News mentions and the opinion polls

We now move on to investigate the relationship between the news coverage mentions and the public opinion polls. Next charts show how the opinion polls results and the candidate headlines fluctuated over the duration of the campaign. We can see that there is some correlation between both data. Most significant increases in the public opinion poll results for Bolsonaro and Haddad are preceded by changes in the news popularity as well. The most prominent spikes occurred on September 6-7 and on October 29, respectively, Bolsonaro's stabbing day and the final election day. After the first spike, there was a slight increase in poll results for Bolsonaro as well.

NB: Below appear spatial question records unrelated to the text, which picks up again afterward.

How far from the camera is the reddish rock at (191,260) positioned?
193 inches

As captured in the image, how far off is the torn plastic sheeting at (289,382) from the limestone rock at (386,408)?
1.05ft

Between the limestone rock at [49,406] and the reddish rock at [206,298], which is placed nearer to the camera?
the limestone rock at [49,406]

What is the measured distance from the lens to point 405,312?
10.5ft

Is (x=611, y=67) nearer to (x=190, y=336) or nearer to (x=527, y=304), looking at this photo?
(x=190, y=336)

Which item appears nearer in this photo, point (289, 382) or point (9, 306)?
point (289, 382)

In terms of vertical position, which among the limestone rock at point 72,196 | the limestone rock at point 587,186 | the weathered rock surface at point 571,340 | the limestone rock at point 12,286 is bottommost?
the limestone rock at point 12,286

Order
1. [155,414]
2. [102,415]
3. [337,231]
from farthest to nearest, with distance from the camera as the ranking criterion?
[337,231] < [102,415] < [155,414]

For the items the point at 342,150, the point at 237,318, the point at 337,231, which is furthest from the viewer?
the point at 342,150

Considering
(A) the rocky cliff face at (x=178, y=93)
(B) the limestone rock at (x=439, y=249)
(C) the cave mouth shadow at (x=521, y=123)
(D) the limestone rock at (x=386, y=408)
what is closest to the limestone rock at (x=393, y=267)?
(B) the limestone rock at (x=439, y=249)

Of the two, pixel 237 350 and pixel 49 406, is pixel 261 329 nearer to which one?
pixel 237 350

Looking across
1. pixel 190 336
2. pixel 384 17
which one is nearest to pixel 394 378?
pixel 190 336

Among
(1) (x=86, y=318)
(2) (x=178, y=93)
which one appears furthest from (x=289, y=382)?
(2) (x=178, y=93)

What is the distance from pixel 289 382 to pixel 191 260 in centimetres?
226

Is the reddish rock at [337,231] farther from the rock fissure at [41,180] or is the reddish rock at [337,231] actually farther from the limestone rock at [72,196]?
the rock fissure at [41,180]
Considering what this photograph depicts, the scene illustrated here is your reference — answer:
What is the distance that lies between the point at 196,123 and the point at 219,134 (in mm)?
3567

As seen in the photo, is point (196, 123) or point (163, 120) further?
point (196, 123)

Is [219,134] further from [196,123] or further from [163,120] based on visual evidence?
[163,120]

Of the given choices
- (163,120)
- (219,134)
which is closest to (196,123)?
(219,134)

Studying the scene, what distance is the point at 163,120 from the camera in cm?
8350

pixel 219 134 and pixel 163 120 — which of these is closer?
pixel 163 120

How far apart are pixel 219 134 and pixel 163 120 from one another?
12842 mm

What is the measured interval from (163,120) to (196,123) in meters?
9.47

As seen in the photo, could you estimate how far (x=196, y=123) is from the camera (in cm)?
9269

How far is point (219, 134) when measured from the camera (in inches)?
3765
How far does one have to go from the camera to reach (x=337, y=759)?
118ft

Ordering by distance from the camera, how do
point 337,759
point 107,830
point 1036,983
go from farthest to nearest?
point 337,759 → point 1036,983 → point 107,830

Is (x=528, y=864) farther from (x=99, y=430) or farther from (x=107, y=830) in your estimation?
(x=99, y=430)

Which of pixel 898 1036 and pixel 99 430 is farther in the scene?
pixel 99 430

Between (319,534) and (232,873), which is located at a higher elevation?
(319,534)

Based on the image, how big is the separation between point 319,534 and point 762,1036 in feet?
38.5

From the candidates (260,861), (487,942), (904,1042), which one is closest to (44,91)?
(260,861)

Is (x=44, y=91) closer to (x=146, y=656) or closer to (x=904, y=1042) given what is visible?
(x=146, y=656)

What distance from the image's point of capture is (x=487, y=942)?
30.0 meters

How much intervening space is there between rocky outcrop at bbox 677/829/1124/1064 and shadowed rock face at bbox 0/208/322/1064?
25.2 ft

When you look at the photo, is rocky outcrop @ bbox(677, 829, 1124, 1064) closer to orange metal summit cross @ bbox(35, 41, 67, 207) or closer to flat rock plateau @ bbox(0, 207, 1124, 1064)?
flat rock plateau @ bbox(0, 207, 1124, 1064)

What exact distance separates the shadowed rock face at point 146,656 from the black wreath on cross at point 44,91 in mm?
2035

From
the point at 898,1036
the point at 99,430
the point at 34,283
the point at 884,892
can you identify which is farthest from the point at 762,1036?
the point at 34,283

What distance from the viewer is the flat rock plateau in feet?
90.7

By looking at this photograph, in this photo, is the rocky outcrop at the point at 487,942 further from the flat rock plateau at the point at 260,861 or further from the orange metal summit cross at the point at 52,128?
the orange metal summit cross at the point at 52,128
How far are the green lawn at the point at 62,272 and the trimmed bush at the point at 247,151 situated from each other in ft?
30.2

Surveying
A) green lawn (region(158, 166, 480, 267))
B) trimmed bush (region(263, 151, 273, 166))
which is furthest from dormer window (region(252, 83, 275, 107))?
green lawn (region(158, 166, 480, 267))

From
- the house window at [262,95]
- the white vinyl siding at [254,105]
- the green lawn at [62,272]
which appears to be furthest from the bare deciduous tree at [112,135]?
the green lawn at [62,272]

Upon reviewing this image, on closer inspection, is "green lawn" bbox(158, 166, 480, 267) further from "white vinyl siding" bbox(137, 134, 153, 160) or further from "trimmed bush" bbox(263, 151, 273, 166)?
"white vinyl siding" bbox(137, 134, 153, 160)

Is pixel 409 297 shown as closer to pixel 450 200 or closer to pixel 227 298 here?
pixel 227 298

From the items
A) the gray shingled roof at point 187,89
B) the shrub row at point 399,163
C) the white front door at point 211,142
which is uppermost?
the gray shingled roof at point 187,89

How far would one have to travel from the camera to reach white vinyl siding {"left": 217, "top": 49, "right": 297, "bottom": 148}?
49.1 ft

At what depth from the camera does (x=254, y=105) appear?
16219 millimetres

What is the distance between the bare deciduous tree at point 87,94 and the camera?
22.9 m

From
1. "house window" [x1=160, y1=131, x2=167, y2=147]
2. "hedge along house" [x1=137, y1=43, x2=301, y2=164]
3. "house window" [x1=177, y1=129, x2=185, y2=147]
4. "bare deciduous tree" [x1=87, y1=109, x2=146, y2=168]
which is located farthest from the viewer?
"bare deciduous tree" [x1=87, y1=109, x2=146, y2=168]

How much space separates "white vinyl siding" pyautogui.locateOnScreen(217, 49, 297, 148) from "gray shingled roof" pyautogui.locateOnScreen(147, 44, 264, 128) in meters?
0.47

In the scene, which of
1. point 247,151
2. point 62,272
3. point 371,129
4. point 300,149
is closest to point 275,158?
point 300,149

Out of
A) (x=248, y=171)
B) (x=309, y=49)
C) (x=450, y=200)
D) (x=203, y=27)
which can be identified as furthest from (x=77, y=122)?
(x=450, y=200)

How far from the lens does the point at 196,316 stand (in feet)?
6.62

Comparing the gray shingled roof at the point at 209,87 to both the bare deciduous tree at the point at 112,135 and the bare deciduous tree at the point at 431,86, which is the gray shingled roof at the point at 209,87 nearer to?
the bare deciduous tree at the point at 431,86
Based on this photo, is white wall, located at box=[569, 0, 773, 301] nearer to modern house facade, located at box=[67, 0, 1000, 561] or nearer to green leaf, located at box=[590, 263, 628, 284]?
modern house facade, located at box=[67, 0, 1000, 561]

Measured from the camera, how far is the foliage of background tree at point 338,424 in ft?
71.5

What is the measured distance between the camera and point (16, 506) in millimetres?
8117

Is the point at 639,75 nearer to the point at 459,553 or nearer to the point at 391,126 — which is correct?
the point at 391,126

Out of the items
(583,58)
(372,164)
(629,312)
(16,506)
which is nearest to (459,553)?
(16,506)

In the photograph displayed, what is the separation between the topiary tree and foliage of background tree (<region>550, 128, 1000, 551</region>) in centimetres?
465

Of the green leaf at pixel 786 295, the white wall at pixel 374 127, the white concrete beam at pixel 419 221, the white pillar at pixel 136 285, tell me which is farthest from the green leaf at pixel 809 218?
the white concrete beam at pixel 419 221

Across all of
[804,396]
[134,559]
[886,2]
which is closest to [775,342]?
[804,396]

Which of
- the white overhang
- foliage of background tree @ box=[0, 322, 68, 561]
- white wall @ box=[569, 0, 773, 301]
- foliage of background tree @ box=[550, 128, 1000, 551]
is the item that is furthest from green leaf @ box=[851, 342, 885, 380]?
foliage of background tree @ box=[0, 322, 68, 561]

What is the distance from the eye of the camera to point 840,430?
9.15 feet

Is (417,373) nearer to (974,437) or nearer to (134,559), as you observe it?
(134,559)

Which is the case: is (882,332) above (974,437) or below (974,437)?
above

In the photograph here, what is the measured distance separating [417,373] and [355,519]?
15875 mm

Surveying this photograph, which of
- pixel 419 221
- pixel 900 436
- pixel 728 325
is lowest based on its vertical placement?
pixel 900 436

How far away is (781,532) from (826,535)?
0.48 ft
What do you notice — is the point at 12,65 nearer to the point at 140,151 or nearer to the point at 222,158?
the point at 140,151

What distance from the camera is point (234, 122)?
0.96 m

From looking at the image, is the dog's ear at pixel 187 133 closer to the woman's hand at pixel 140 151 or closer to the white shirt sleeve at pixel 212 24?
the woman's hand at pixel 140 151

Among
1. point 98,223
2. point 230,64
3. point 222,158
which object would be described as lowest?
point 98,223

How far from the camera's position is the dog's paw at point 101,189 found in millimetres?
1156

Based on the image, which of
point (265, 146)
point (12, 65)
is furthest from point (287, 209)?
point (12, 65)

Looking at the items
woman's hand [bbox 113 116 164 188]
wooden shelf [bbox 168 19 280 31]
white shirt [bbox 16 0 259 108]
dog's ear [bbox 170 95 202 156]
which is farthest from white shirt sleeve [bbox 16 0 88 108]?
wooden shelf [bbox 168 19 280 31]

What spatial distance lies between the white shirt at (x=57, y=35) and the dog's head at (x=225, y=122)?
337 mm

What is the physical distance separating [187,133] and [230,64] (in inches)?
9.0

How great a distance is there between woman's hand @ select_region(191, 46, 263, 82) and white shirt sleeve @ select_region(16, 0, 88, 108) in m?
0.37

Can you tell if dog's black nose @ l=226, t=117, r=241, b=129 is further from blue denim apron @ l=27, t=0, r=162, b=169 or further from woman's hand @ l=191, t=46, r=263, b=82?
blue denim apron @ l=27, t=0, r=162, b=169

You can filter the visualization by clicking on the legend. To reset the visualization,
please click on the last clicked legend.

Conclusion

We can see that Bolsonaro has dominated the news coverage throughout the campaign period. What is interesting is that a lot of the news coverage of him was not positive. For example, two of the biggest news stories we found were critical of Bolsonaro (one story concerned a Bolsonaro misinformation campaign targeting Haddad and the other story was about the UN high commissioner criticizing Bolsonaro on the issue of human rights.) This tells us that there was no shortage of information about his positions and his actions and that the media tried to do its part in exposing fake news. However, despite this, we can see from the opinion polls that Bolsonaro never dropped from 1st place at any point during the final 3 months of the campaign. This is an interesting phenomenon that has happened in other countries and other elections. Perhaps, we are coming closer to a world where winning elections is mainly about generating controversy and going viral. This would be a situation where the old saying will hold true: there is no such thing as bad publicity.